Omaggio alla Catalogna è un libro certamente diverso da quelli che vi ho proposto in precedenza.

E’ passato un po’ di tempo dall’ultimo testo recensito, questo perché, complice i lunghi periodi di vacanza, il bel tempo, anche il sottoscritto si è riposato. Sempre con un libro in mano. Ma, come diceva un vecchio lettore, di dieci libri che ho letto, solo uno merita davvero: Omaggio alla Catalogna”.

Il primo e forse il più bello dei romanzi di Orwell, pseudonimo di Eric Arthur Blair, scrittore impegnato, opinionista politico e culturale, ma anche attivista politico-sociale.

La sua grande fama è dovuta in particolare modo a due romanzi, scritti verso la fine della sua vita, negli anni quaranta: l’allegoria politica della “Fattoria degli animali”, e la distopia, di “1984”, rappresentante una vivida realtà fantapolitica e fantascientifica totalitaria, tale da aver dato luogo alla nascita dell’aggettivo “orwelliano”, oggi ampiamente utilizzato, per descrivere meccanismi di controllo totalitario del pensiero e dei comportamenti umani.

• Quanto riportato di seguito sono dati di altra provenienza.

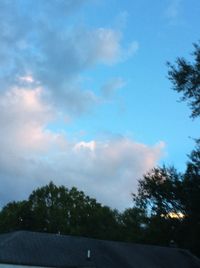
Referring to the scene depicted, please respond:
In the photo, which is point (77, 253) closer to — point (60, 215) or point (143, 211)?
point (143, 211)

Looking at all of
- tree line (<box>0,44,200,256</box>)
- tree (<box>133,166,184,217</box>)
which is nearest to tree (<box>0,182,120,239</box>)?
tree line (<box>0,44,200,256</box>)

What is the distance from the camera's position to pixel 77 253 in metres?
45.9

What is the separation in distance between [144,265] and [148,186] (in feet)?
36.1

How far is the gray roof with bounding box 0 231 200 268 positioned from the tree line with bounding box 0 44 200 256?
13.2 ft

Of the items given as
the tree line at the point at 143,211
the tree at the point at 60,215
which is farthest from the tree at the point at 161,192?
the tree at the point at 60,215

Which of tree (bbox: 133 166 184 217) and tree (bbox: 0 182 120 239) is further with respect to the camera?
tree (bbox: 0 182 120 239)

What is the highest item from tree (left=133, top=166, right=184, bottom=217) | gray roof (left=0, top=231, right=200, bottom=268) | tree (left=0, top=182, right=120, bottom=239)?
tree (left=0, top=182, right=120, bottom=239)

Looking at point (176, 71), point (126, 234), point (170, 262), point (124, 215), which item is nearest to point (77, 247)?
point (170, 262)

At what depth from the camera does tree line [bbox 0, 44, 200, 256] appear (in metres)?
46.7

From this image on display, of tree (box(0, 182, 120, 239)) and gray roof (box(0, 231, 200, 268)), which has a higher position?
tree (box(0, 182, 120, 239))

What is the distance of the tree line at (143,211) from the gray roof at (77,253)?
4026 millimetres

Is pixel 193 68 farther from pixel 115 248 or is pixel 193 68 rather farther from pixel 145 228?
pixel 145 228

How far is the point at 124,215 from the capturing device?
86.5 m

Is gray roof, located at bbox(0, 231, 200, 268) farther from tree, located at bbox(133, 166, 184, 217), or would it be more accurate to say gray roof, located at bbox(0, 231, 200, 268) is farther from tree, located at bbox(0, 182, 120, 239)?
tree, located at bbox(0, 182, 120, 239)
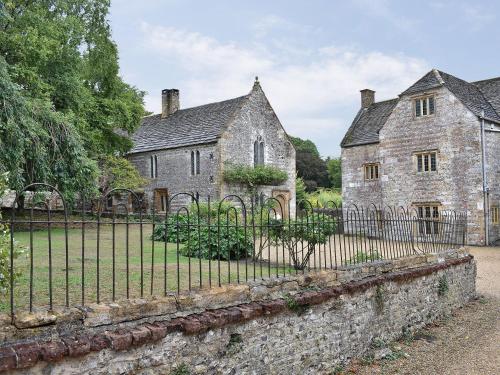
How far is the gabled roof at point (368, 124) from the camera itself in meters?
28.4

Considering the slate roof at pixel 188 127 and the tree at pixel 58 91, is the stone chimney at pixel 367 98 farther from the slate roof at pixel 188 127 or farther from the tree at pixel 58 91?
the tree at pixel 58 91

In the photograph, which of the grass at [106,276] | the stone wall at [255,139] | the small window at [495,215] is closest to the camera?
the grass at [106,276]

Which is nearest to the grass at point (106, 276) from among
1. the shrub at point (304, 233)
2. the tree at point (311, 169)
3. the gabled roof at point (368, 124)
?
the shrub at point (304, 233)

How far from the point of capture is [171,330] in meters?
5.21

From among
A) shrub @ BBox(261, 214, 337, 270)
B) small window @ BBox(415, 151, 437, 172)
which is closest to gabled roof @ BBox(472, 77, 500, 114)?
small window @ BBox(415, 151, 437, 172)

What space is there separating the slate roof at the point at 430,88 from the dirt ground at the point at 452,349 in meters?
14.4

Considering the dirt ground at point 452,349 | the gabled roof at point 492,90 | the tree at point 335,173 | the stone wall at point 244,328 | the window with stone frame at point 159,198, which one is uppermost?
the gabled roof at point 492,90

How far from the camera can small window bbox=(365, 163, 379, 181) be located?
27594 millimetres

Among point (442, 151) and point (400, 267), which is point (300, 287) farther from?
point (442, 151)

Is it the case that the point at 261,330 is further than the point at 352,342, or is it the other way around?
the point at 352,342

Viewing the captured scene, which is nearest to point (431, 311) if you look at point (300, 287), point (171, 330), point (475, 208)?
point (300, 287)

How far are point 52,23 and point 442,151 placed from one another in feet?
Result: 63.4

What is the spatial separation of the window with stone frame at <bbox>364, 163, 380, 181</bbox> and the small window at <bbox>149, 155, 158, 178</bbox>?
1326 cm

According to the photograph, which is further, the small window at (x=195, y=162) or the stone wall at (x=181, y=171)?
the small window at (x=195, y=162)
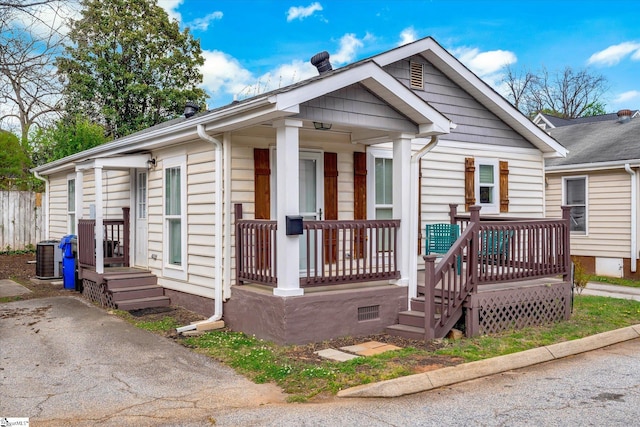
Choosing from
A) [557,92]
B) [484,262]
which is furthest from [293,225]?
[557,92]

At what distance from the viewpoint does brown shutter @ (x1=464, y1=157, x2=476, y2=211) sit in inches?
400

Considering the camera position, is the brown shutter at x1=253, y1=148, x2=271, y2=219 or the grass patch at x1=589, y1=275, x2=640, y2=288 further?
the grass patch at x1=589, y1=275, x2=640, y2=288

Polemico, lucido anticonformista, socialista convinto, ma anche asserito antisovietico, dopo la deludente impresa dell’Unione Sovietica di Stalin. 

Questo lo portò a scontrarsi apertamente con la maggior parte della sinistra europea dell’epoca, che benediceva e beneficiava dell’appoggio dell’URSS.

Egli diceva del suo lavoro: “Ogni riga di ogni lavoro serio che ho scritto dal 1936 a questa parte, è stata scritta, direttamente o indirettamente, contro il totalitarismo e a favore del socialismo democratico, per come la vedo io”.

Orwell che si confronta e si scontra con i grandi sistemi politici sovranazionali, dove la logica del potere non è più del singolo, di un uomo solo al comando, ma dello Stato. Lo Stato serve, perché bisogna, a sentire Umberto Ecoavere un oggetto di amore, come fosse una immagine televisiva”.

Più che scrittore forse Orwell è un giornalista satirico inglese, ordunque perché i saggi e gli articoli costituiscono la maggior parte del suo lavoro e del suo contributo nel comprendere il tempo, oltre che esercizio di ragione e di spirito critico, attraverso uno stile limpido e chiaro.

Proprio questo spiritico critico, questo flusso di coscienza (che debbono sempre essere vigili in noi) lo fanno dubitare delle rivoluzioni, pur ritenendole necessarie. Necessarie, a mio modo di vedere, perché scuotono un paese, lo portano verso un miglioramento certo se hanno buoni propositi. Si pensi alla rivoluzione francese, che portò alla fine della egemonia monarchica ed alla istituzione di una repubblica democratica, dove non vi era più la suddivisione in classi della società, ma una distribuzione equa del potere, che il popolo affidava, attraverso elezioni, agli organi di governo.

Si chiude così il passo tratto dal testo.